§ Excerpted text
____

This invention relates to apparatus for synchronizing an instruction path coprocessor and a central processing unit and a method therefor.
Referring to FIG. 1 a central processing unit (CPU) 10 typically reads and executes instructions stored in a memory 12. A program counter (PC) 14 indicates to the CPU 10 the address of a particular instruction in the memory 12, allowing the CPU 10 to access this instruction and perform the necessary execution thereof.
An instruction path coprocessor (IPC) is used to help a CPU fetch and decode instructions. In FIG. 2 an IPC 16 is located between the memory 12 and the CPU 10 with its program counter 14. The IPC 16 has its own instruction set architecture (ISA) and its own program counter, called a byte code counter (BCC) 18. It is important to note that the IPC 16 may have a different ISA to the CPU 10. If so, and the instructions in the IPC ISA have a different length to those in the CPU ISA, the IPC has to keep track of the current position in a program with the BCC 18. This especially holds if the IPC instructions have variable length and no trivial relation between the PC 14 in the CPU 10 and the program counter 18 of the IPC 16 can be given.
Instructions in an IPC code are processed as follows: the IPC 16 fetches, decodes and translates these instructions into a CPU code instruction set. The IPC instructions are translated into the “native” CPU instruction set and then sent to the CPU 10 for execution.
It is desirable that a minimum of intervention in the CPU 10 is needed to make it cooperate with the IPC 16. Preferably, the IPC should be able to determine its actions from signals that the CPU also needs to issue when it operates without IPC 16.
Generally, a defined “IPC range” of program counter 14 addresses is used to activate the IPC 16. When the CPU 10 tries to fetch an instruction from within the IPC range, the IPC 16 intercepts the fetch instruction and generates an instruction for the CPU 10 from an IPC instruction fetched by the IPC 16 itself.

____

§ Data block
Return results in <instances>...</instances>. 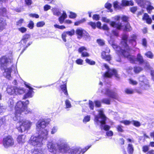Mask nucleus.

____

§ Requirement 1
From the text on the instruction path coprocessor, list every component that carries a reference numeral, along with its numeral.
§ Requirement 2
Carry the text on the instruction path coprocessor forward, starting after its final sentence.

§ Result 1
- central processing unit (CPU) 10
- memory 12
- program counter (PC) 14
- instruction path coprocessor (IPC) 16
- byte code counter (BCC) 18

§ Result 2
Normally, the IPC 16 keeps track of the location in the program. But during execution of IPC instructions, responses from the CPU 10 may affect the control flow of the program (dependent on whether there is a sequential flow, or a branch etc.).
U.S. Pat. No. 6,021,265, assigned to ARM Limited, discloses an instruction decoder which is responsive to bits of a program counter register.
Problems arise with the use of instruction path coprocessors as described above in the following situations.
When a CPU 10 receives an interrupt command the CPU 10 starts an execution at a certain interrupt vector, for example the CPU's program counter 14 will be set to that vector to perform the sub-routine or the like requested as a result of the interrupt. It is to be noted that the byte code counter (BCC) 18 of the IPC 10 will not be aware of the cause of the change to the program counter 14. On return from an interrupt the state of the CPU 10, as embodied by the value currently held by the PC 14, will be restored to the value at the time of the interrupt occurring. In this case the state of the IPC 16, specified by the value of the byte code counter 18, will also need to be restored.
When the IPC/CPU combination handles an exception (for example when an unexecutable command is issued, such as division by zero), the CPU 10 will start execution at the appropriate exception vector for that particular exception. As before, the program counter 14 will change value, but the byte code counter 18 of the IPC 16 will not change accordingly. At the return from the exception, the CPU's state will be restored to a state close to that before the exception occurred. It should be borne in mind that the exceptions can be taken in different stages of the CPU pipeline and different restore actions might be necessary. Again, the state of the IPC 16 must also be restored.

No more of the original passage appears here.